One such alum, Michael Jancen-Widmer, is building Contrarian AI at Campus Founders and pitched at the Slush’d event. He says that it’s helpful to be in Heilbronn, where a lot of research is taking place, as it’s easy to keep pace with developments in the field. It’s also easy to hire talent, given that many people have moved to the region to work for Aleph Alpha.
“If you want to fundamentally make an improvement in the field of AI, which Heilbronn is centred around with Ipai and stuff, there’s nothing comparable in Munich or Berlin or any of the current ecosystems,” he says.
The future of Heilbronn
There were certainly a lot of eyeballs on Heilbronn during that week at Slush’d, with many people questioning how this ecosystem will unfold — and whether it’ll become the significant European ecosystem it wants to be.
The Slush’d conference ended with the kind of bacchanalia one might have never expected in such a small town. A live band playing Dua Lipa and Mark Ronson covers had the snowglobe practically bouncing as AI founders sipped Aperol spritzes next to VCs. At one point in the evening, a middle-aged AI founder with a PhD from Imperial College took the stage to wow the crowd with an electric violin. Was this happening? Were we in Heilbronn?

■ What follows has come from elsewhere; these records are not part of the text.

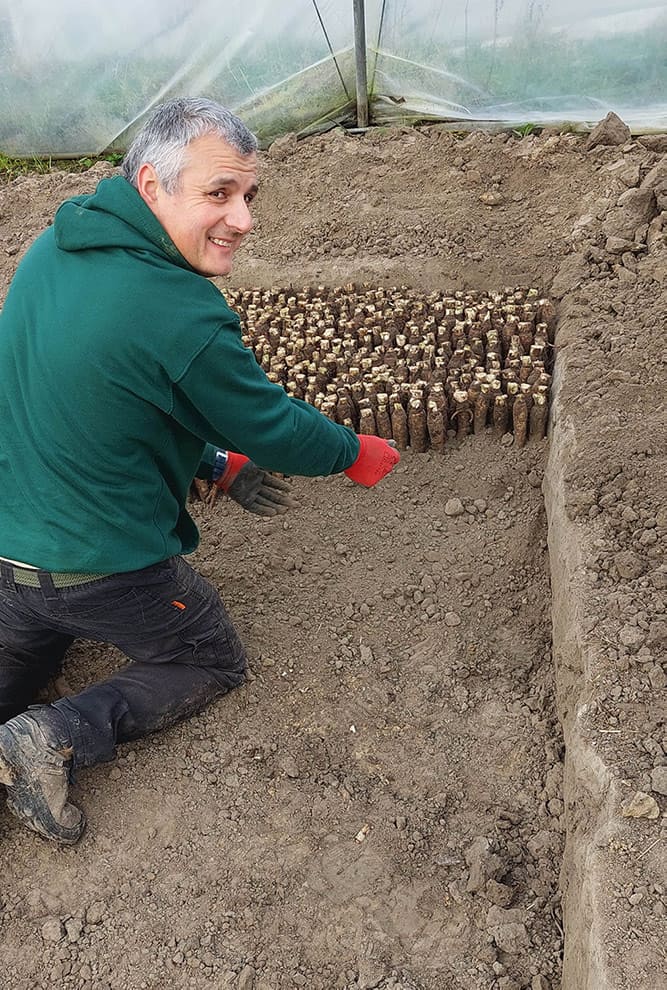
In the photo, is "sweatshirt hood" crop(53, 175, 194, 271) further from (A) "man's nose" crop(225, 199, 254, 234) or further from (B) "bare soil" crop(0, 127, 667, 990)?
(B) "bare soil" crop(0, 127, 667, 990)

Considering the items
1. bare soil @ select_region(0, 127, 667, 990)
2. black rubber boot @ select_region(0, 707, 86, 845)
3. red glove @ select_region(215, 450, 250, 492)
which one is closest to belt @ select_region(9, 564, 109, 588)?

Walking away from the Slush’d party, there was silence in the city centre. Investors and founders who came for the day had already left to go home, or had stayed for the weekend for a hike and wine tour. In Heilbronn, something is emerging. The question is, will the startups and investors who came for the conference stay long enough to help this ecosystem grow?
With reporting by Eleanor Warnock
Correction: This article has been updated to reflect the fact that Audi and BMW are not based in Baden-Württemberg.